§ **Instructions to follow**
Copy the items below word for word, from the line containing "How far is point" through the end of the items.

§ **The input**

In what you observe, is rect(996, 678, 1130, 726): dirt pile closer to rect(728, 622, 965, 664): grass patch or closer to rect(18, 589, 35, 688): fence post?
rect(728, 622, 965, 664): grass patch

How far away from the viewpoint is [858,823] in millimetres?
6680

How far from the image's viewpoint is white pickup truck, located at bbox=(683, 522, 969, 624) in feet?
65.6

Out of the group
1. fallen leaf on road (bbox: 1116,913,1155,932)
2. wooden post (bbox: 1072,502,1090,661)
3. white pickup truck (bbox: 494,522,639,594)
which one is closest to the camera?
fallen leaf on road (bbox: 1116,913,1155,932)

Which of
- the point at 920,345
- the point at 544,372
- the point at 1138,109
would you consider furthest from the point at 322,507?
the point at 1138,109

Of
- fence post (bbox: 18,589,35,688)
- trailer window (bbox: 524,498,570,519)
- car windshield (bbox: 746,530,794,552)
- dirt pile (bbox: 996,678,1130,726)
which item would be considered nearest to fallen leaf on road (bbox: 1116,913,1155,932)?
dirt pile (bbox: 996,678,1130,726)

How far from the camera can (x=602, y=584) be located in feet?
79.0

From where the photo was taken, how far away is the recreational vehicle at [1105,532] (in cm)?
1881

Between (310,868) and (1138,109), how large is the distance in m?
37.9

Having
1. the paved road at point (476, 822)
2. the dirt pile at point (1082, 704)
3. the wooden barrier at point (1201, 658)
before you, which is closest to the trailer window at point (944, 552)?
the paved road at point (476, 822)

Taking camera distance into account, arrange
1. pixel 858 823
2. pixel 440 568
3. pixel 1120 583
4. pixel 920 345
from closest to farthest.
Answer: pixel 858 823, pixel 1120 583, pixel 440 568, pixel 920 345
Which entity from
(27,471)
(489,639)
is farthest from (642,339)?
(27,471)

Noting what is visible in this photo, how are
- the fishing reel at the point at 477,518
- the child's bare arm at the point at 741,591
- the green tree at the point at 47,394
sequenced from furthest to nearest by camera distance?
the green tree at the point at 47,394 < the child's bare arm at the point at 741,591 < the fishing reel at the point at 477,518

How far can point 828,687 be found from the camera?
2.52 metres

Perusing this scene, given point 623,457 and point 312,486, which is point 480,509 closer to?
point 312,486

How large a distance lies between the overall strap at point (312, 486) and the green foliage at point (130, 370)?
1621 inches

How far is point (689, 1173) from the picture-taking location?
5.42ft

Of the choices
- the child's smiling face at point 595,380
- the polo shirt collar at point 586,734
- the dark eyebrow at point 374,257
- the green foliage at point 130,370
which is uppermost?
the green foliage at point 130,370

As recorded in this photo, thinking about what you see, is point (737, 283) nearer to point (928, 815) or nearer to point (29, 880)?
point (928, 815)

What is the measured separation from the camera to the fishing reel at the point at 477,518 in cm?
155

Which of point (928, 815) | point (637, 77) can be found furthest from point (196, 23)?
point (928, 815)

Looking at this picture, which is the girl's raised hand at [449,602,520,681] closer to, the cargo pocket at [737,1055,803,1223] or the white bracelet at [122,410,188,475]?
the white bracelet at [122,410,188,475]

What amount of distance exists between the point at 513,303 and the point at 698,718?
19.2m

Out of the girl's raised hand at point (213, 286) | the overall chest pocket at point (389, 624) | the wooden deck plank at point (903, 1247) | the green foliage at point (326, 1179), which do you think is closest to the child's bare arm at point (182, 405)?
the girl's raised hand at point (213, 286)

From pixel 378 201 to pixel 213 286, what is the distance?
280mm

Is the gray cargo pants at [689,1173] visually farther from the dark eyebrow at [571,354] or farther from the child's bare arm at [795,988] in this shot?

§ **Result of the exercise**
How far is point (689, 1173) from the picture-taking location?
5.42ft

Of the choices
- the child's smiling face at point 595,380
- the polo shirt collar at point 586,734
- the dark eyebrow at point 374,257
- the green foliage at point 130,370
which is uppermost?
the green foliage at point 130,370

As recorded in this photo, thinking about what you see, is point (737, 283) nearer to point (928, 815) or nearer to point (29, 880)?
point (928, 815)

What is the measured separation from the camera to the fishing reel at the point at 477,518 in cm?
155

Which of point (928, 815) | point (637, 77) can be found furthest from point (196, 23)?
point (928, 815)

Looking at this picture, which is the girl's raised hand at [449,602,520,681] closer to, the cargo pocket at [737,1055,803,1223] or the white bracelet at [122,410,188,475]?
the white bracelet at [122,410,188,475]

What amount of distance exists between the point at 513,303 and the point at 698,718?
19.2m

Out of the girl's raised hand at point (213, 286) | the overall chest pocket at point (389, 624) | the wooden deck plank at point (903, 1247) | the green foliage at point (326, 1179), which do you think is closest to the child's bare arm at point (182, 405)?
the girl's raised hand at point (213, 286)

From pixel 378 201 to pixel 213 286, what is the distance?
280mm

Is the gray cargo pants at [689,1173] visually farther from the dark eyebrow at [571,354] or farther from the child's bare arm at [795,988] in this shot?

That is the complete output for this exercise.